Living Room Theater’s owner and founder is Ernesto Rimoch, a Mexican filmmaker.

Incidentally, Living Room Theaters has had its eye on the Indianapolis market since 2012, when a developer pitched them on the idea of coming here. The theater company had originally targeted Fountain Square but couldn’t find the right spot, Herring said. After three failed attempts to secure property in that neighborhood, the company decided to look elsewhere downtown.

“We got to a point about two years ago that lots of the sites for us to do a development in Fountain Square were getting hard to come by,” Herring said.  

Mass Avenue had also been on Living Room Theaters’ radar screen, Herring said, and when the Bottleworks project emerged it seemed like an ideal spot.

In other retail news this week:

Nesso Coastal Italia opened Sept. 10 inside the Alexander hotel at 339 S. Delaware St., in the space formerly occupied by Cerulean. The executive chef is Craig Baker. Hattie McDaniel serves as executive pastry chef, and Roddy Kirshenman is the general manager and sommelier. The restaurant, whose name IBJ first reported in May, offers Italian cuisine with an emphasis on seafood. Nesso is part of the Indianapolis-based Cunningham Restaurant Group, which operates more than 25 establishments in Indiana, Kentucky and Ohio. 

Luciana’s Mexican Restaurant & Cantina will soon open its fourth local spot, at 1133 N. State Road 135 in Greenwood. The site, just south of County Line Road, formerly housed Hal’s Fabulous Vegas Bar & Grille. Luciana’s owners are Sarah and Alberto Bravo, who opened their first restaurant in 2015 at 1850 Broad Ripple Ave. Their second Luciana’s, at 3716 E. 82nd St. in Clearwater Crossing, opened in July 2016. A third restaurant opened in September 2017, at 310 Washington St., in Columbus.

TeeJay’s Sweet Tooth opened Aug. 4 at 8660 Purdue Road, Suite 8666-600, just northeast of the intersection of Michigan Road and West 86th St. The ice cream shop specializes in ice cream sandwiches made with donuts, chocolate-chip cookies and cereal/marshmallow treats. It also serves custom floats and milkshakes. Owners are friends Taylor DeBruce and Jerome Tiah.

The Inferno Room, a tiki bar specializing in rum drinks, opened Tuesday at 902 Virginia Ave. in Fountain Square. The tiki bar occupies a portion of the 12,000-square-foot Woessner Building, in a space which formerly housed a Marion County courtroom facility. Co-owners Ed Rudisell and Chris Coy had originally planned to have the The Inferno Room open by the end of 2017. But renovations to the 1915 building took longer than expected, Rudisell told IBJ in May.

— McCordsville-based Scarlet Lane Brewing Co., which is working to open a taproom in Indianapolis’ SoBro neighborhood, has announced its plans to open another establishment south of downtown. Scarlet Lane says it will open a tap house next month at 2033 S. Meridian St., a few blocks north of Raymond Street.
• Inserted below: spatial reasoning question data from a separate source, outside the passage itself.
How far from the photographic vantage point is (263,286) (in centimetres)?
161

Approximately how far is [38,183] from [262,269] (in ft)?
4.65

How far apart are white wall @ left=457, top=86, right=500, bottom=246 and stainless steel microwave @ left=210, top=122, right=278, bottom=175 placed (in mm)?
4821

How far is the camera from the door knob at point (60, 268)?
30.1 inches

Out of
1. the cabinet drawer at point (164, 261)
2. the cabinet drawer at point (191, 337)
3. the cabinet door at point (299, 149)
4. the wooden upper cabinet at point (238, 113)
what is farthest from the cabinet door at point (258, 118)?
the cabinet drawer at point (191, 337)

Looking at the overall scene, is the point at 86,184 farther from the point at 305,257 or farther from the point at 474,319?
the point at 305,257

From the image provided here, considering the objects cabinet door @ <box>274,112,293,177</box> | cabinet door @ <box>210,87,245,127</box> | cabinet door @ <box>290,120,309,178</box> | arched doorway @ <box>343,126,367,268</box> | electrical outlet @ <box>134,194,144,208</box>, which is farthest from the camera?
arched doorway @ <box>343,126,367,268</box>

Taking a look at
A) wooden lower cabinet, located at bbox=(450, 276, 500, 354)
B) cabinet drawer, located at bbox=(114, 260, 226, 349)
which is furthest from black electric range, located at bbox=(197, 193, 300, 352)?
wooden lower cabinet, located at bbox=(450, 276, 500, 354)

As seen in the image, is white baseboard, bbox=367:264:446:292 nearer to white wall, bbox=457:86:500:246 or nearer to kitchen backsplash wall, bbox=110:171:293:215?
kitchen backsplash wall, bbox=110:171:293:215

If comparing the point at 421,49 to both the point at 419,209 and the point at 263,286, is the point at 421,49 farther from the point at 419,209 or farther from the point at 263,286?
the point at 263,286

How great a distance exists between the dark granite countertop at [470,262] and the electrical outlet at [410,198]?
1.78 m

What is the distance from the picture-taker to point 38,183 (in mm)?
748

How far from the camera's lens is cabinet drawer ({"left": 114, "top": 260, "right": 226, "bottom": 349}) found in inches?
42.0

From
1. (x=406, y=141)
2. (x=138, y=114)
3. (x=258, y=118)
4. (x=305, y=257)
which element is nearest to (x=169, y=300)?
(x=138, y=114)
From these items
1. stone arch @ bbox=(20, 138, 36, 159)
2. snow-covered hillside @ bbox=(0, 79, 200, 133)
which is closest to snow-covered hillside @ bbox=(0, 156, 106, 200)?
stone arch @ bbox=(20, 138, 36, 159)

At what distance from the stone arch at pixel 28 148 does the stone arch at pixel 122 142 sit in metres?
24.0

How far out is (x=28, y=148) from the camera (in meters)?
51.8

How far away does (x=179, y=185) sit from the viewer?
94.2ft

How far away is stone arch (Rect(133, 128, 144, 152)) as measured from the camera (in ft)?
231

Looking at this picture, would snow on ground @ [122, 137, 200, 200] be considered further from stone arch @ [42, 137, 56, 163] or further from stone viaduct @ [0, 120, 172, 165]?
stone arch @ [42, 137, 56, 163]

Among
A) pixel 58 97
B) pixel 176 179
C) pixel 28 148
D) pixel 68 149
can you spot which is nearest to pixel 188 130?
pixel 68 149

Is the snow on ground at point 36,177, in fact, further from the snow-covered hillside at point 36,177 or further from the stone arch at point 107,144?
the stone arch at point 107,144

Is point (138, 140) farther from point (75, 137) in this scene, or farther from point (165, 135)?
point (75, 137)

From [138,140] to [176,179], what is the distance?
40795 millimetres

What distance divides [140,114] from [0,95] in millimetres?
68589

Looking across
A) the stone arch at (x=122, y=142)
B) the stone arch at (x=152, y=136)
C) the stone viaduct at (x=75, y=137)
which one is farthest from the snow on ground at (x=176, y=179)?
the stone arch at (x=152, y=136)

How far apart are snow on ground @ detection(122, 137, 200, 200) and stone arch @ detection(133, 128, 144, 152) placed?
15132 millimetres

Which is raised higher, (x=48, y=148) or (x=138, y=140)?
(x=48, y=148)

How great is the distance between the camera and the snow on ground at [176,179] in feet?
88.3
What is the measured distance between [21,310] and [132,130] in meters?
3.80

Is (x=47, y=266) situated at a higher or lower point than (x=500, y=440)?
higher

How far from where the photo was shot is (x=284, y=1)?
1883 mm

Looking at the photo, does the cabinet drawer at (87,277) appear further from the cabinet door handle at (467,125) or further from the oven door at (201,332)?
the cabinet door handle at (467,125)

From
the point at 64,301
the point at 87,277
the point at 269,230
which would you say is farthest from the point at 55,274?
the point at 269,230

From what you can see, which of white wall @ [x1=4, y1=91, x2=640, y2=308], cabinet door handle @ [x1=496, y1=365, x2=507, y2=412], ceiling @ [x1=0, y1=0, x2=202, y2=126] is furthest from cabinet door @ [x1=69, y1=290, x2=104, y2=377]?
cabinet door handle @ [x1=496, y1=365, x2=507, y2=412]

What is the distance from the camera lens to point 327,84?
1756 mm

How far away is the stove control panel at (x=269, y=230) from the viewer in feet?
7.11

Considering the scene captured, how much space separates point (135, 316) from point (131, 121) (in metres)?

The brewery is also in the midst of opening a taproom at the corner of 46th Street and College Avenue. At that location, Scarlet Lane will be one of a handful of tenants in a redeveloped site that formerly housed Big Al’s Superstore. The building is still under “heavy construction” and an opening date hasn’t been set, Scarlet Lane told IBJ this week.

— The Wine Market Fountain Square, which opened last fall at 1031 Virginia Ave. in Fountain Square, is planning to open next month in Irvington. Called The Wine Market Irvington, it's slated to open in late October at 5542 E. Washington St., in a space that formerly housed Bittersweet Café. Kris Bowers and Zachary Davis are co-owners of the business.

— Finally, a construction update of note: The dual-branded Hyatt Place/Hyatt House hotels being built across from Bankers Life Fieldhouse on Pennsylvania Street has reached a key construction milestone. Developer HRI Properties announced Wednesday that the 15-story structure has reached its final construction height—a stage that’s also known as “topping out.”

Set to open next year, the property includes a 186-room Hyatt Place hotel and a 130-room Hyatt House hotel, along with more than 6,000 square feet of meeting and event space, a rooftop pool and fitness facilities, more than 13,000-square-feet of ground-floor retail space and an adjacent 387-space parking garage.